▼

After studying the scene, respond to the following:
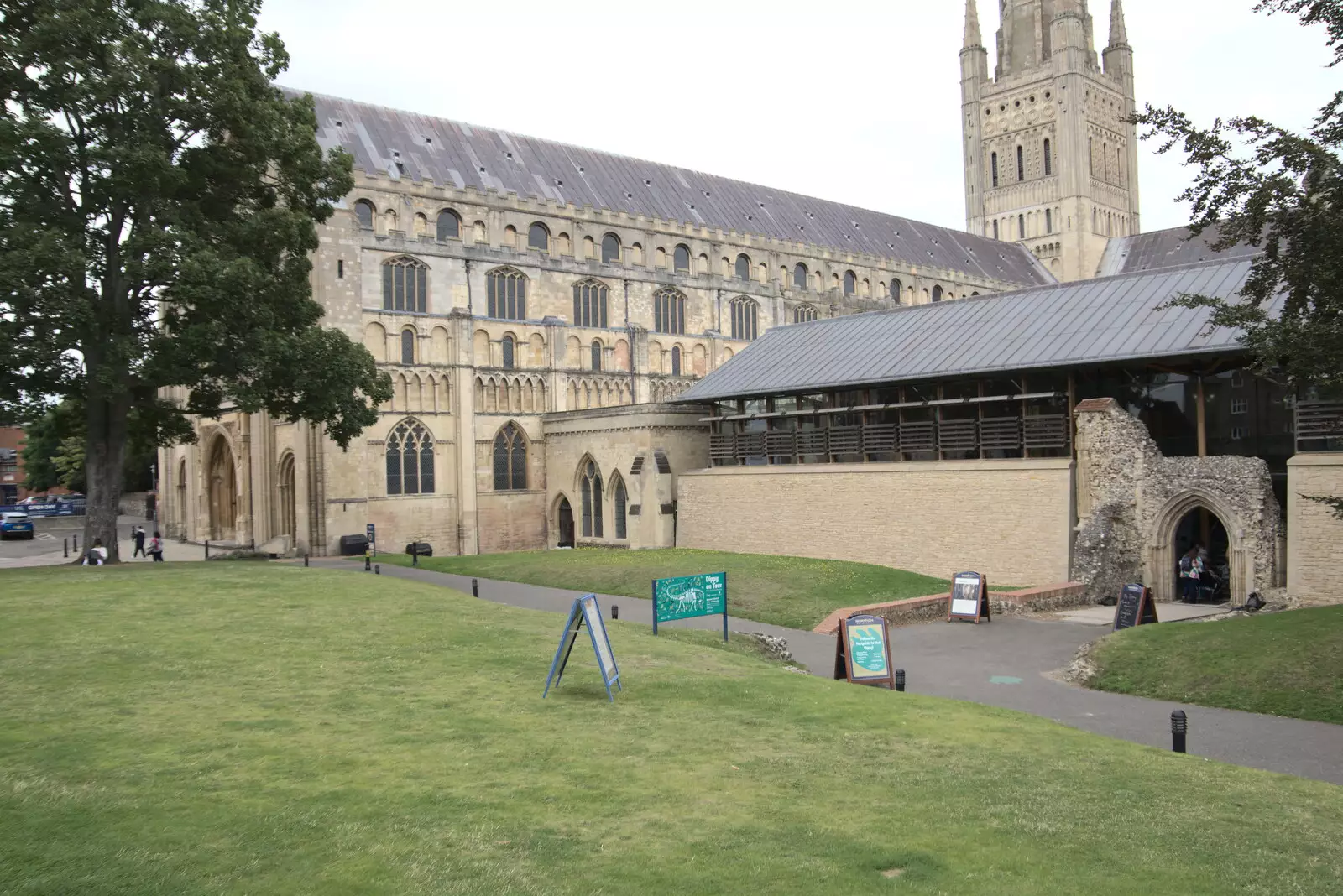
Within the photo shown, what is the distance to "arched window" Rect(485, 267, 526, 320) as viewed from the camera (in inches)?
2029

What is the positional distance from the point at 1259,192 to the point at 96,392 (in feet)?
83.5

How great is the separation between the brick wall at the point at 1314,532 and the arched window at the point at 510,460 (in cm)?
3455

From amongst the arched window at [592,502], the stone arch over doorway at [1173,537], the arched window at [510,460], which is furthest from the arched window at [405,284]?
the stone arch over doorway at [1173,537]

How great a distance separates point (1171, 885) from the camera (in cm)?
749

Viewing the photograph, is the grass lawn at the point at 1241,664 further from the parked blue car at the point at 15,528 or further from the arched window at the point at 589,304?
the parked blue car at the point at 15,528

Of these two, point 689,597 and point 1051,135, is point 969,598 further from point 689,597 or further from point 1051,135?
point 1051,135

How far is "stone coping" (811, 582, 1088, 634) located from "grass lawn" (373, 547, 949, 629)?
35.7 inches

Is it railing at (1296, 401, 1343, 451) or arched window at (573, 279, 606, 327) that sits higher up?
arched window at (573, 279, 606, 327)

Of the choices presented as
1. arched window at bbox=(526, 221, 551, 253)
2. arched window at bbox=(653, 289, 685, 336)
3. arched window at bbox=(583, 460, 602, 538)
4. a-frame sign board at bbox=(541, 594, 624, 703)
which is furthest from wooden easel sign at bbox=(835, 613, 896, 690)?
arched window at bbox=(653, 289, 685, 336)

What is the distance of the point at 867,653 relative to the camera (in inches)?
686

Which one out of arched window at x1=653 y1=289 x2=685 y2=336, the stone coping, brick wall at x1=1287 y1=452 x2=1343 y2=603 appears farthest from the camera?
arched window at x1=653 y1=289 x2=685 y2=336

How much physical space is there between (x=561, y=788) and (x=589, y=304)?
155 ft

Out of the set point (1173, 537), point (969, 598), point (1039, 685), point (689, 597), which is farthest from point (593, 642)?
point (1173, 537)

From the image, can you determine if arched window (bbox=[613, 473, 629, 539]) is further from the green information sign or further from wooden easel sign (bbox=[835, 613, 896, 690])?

▲

TASK DIRECTIONS | Reproduce everything from the start of the entries down to the line containing "35.7 inches", substituting "turf lawn" for "grass lawn" and leaving all else unchanged. Leave the pictures out of your answer.

FINAL ANSWER |
After studying the scene, respond to the following:
Within the photo shown, what is the distance to "arched window" Rect(485, 267, 526, 320) as viewed from the camera (in inches)?
2029

What is the positional distance from the point at 1259,192 to the point at 96,392 (in feet)?
83.5

How great is the separation between the brick wall at the point at 1314,532 and the arched window at the point at 510,460 (in cm)?
3455

From amongst the arched window at [592,502], the stone arch over doorway at [1173,537], the arched window at [510,460], which is furthest from the arched window at [405,284]?
the stone arch over doorway at [1173,537]

How great a distance separates point (1171, 885) from the camera (in cm)?
749

Viewing the photograph, is the turf lawn at the point at 1241,664 further from the parked blue car at the point at 15,528 or further from the arched window at the point at 589,304?
the parked blue car at the point at 15,528

Of these two, point 689,597 and point 1051,135, is point 969,598 further from point 689,597 or further from point 1051,135?
point 1051,135

How far is "stone coping" (811, 582, 1088, 634) located from "turf lawn" (373, 547, 949, 629)?
35.7 inches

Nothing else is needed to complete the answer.